Thanks to all of you who took a moment to share in our sorrow. Mike had a great run!

Tammy Taylor 
(wife of mstaylor)


----------



## Kelite (Feb 28, 2014)

Thank you for sharing Mike with us Tammy, and thank you also for allowing us to contact you directly. May the Lord bring you peace and comfort today and tomorrow. We are one family and extend our hugs and warmest wishes to you-

Keith Kankovsky


----------



## museav (Mar 1, 2014)

Our thoughts and prayers go out to Tammy and the rest of the Taylor family. As others have said, thank you for sharing Mike us and thank you Mike for sharing with the community, we are all the richer for it.


----------



## Dionysus (Mar 18, 2014)

My condolences and well wishes to the Taylor's. I myself haven't been active on CB in a few years and happened across this terrible news. I think it really says something that I still remember posts from mike from all those years ago. He was an asset to our community indeed and will be missed by every one of us.
The world would be a better place with more people like mstsylor in it.
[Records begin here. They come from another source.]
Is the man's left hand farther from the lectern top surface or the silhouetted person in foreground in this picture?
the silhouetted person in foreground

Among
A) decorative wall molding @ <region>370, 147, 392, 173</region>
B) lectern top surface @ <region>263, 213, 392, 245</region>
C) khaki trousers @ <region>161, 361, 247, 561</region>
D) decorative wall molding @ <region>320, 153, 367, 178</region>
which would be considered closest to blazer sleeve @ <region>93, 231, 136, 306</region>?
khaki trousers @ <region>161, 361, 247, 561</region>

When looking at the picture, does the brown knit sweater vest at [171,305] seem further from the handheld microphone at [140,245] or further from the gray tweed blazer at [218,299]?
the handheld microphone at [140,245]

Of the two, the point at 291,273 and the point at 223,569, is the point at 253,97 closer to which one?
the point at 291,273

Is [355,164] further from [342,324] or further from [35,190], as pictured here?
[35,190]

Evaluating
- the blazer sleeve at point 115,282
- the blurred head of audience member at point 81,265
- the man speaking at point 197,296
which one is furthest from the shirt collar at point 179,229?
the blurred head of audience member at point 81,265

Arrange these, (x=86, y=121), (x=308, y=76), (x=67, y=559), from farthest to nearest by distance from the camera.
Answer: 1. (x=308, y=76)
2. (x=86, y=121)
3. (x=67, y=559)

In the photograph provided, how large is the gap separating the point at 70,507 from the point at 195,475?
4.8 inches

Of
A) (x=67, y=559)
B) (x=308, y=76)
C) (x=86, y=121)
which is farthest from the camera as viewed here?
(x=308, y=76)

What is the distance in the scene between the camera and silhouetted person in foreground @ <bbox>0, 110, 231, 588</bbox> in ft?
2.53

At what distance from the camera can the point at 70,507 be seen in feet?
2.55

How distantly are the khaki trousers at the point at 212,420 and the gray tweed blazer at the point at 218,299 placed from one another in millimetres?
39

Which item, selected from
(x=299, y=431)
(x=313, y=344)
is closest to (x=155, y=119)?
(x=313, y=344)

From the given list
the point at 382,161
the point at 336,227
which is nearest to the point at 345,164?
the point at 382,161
Sent from my iPhone using Tapatalk


----------



## Todd M. Taylor (Jun 5, 2014)

JohnD said:


> I was saddened when I read this early this morning, I went back and read a bunch of his posts in remembrance. One that really stuck with me was this:
> http://controlbooth.com/threads/3-f...ing-in-this-industry.32994/page-2#post-290392
> post @ 21.
> I also found this online:
> ...



First off, all condolences are more then appreciated. Dad (Mike) truly loved CB as much as he is loved here. 

Second JohnD While this post was sometime in august, it was printed and left for me with in a day or two of his passing. One of the most comforting things I've had through losing him was knowing he was truly proud of me.


----------



## gafftaper (Jun 5, 2014)

I want to make sure that everyone see's Todd's post in the new member forum as well.


----------